Mas a opção de King e de Barlow é mais
interessante, não por causa da vinculação afetiva ou por ser uma cidade pequena
e à margem, mas pelo tratamento que dá a ela como se fosse também uma
personagem. Como King especula em mais de um momento na trama, Salem´s Lot –
uma abreviação de Jerusalem´s Lot – simboliza o que seriam estas cidades
pequenas, uma espécie de organismo moribundo, com uma lógica e uma passagem de
tempo própria, movida por moradores solitários, invejosos e frustrados. Além de
isoladas, frias e nebulosas, tornando as situações sorumbáticas e duvidosas,
com um quê de irrealidade.
Já as características do vampiro seguem o
padrão tradicional estabelecido por Bram Stoker (1847-1912). Só saem dos
esconderijos à noite para se alimentar e incluir novas vítimas à sua condição,
só podem ser mortos por estacas de madeira no coração, hipnotizam as pessoas
com o olhar, e tem pavor aos símbolos cristãos, como água benta e sobretudo o
crucifixo. Tudo isso vincula o vampiro como um ser do mal, satanizado, e de
âmbito sobrenatural. King trabalha dentro deste contexto de forma competente.

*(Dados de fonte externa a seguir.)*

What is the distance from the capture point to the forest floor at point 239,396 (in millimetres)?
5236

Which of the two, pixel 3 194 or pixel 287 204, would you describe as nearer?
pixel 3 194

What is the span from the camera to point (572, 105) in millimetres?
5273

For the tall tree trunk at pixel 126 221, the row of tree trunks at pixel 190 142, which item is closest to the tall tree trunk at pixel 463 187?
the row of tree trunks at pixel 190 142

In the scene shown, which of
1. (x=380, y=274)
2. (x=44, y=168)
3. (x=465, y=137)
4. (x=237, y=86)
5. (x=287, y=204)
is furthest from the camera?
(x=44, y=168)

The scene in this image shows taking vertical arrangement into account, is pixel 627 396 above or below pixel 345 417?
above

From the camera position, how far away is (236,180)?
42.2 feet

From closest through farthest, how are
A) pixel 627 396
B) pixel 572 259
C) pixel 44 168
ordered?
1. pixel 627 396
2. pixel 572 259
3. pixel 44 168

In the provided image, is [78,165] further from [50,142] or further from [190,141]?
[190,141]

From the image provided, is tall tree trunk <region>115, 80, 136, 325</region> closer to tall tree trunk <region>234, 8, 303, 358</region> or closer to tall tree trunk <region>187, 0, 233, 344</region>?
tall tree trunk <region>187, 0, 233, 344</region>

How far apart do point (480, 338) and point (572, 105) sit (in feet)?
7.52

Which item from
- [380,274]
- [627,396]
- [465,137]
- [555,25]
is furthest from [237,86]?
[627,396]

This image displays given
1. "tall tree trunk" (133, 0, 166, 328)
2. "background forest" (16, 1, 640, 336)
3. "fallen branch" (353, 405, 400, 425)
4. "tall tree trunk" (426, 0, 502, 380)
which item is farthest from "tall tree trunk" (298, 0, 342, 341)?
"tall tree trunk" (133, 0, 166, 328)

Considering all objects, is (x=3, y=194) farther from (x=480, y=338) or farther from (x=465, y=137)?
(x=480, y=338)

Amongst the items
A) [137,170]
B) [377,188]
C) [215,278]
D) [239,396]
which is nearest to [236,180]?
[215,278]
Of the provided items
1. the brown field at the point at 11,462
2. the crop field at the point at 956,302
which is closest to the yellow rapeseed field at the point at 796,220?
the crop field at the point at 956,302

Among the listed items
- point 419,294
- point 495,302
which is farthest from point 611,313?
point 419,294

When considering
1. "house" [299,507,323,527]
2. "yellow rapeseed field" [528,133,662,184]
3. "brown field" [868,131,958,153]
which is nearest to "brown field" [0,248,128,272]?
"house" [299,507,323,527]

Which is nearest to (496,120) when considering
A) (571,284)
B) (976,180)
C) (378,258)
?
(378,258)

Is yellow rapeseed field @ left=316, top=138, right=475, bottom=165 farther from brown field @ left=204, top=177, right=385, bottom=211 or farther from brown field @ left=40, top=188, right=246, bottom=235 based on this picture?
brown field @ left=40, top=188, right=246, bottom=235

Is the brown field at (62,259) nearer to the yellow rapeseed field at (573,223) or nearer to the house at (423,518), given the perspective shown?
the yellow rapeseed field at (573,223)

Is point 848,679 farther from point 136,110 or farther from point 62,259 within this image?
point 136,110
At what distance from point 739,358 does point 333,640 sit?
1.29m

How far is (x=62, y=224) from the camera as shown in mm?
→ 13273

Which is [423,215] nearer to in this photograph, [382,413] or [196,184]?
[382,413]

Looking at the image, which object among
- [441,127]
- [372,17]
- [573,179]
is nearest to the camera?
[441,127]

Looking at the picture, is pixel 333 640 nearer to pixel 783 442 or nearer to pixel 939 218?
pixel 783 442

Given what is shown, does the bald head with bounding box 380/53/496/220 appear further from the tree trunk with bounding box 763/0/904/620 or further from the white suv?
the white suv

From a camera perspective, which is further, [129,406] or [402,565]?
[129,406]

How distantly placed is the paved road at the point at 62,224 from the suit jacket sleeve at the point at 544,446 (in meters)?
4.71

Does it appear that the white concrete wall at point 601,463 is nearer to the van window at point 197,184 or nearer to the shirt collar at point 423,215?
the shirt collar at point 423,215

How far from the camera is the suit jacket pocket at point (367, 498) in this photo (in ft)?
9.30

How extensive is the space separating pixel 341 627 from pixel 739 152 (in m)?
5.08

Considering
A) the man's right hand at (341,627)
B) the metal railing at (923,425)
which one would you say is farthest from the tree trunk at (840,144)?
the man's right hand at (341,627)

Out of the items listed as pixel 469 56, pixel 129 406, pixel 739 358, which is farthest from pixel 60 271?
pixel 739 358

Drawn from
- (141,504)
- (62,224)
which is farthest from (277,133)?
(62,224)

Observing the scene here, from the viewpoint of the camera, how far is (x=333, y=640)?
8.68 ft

Mas pensei que talvez pudesse haver alguma variação ou problematização destas
características. Lembro especialmente do que fez Richard Matheson (1926-2013),
com seu romance Eu Sou a Lenda (I am Legend; 1954), no qual as pessoas
se tornam vampiros devido a uma pandemia. Uma causa natural, o que vincula o
romance também à ficção científica.
De todo modo, A Hora do Vampiro é uma história assustadora. Mesmo depois de ter
lido e visto tanto sobre este subgênero do horror, a força da história, as
sequências vivamente descritas e, principalmente, o desespero das pessoas,
tanto das vítimas, como dos seus parentes e amigos, é comovente. O que só
mostra como as principais virtudes de King apareceram com força desde o início
de sua carreira. Ao mesmo tempo que nos compadecemos com o triste destino de
personagens reais e empáticos, é difícil largar a leitura. Como ocorreria ao
longo de toda a sua carreira. King é um cronista sensível da alma interior e
soturna de seu país e parte desta força ocorre pelo seu poder impressionante de
contar uma história. Difícil não se envolver e não sair diferente depois da
conclusão.
King também não se desvencilhou facilmente
de Salem´s Lot porque a revisitou nas noveletas “Jerusalem´s Lot” e “A Saideira” (One for the Road), publicadas
em sua primeira coletânea de contos, Sombras
da Noite (Night Shift; 1978),
onde explora, na primeira, acontecimentos estranhos e nunca explicados no
passado distante da cidade, e na segunda, dos misteriosos fatos subsequentes
após o fim do romance. A primeira das origens e a segunda do destino da cidade
amaldiçoada. Mas também porque o romance foi rapidamente adaptado para uma
minissérie de TV, Os Vampiros de Salem
(Salem´s Lot; 1979), dirigida por
Tobe Hooper (1943-2017), que se tornou uma das melhores versões audiovisuais
sobre o vampiro. Um clássico, que foi ainda seguida por mais duas produções
para a TV, uma em 2004 e outra de 2024.
A
Hora do Vampiro teve novas edições no Brasil, entre elas
uma com um título mais fiel ao espírito da obra: Salem, publicada pela Objetiva, no selo Ponto de Leitura, em 2010.
E um indicativo para ilustrar a permanência posterior da obra, foi a primeira de King
a ser finalista de um prêmio literário importante no campo do horror e da
fantasia, o World Fantasy Award em 1976. Uma demonstração de que o
reconhecimento da crítica vinha a par do enorme sucesso junto ao público. E que
só iria crescer ao longo de sua carreira.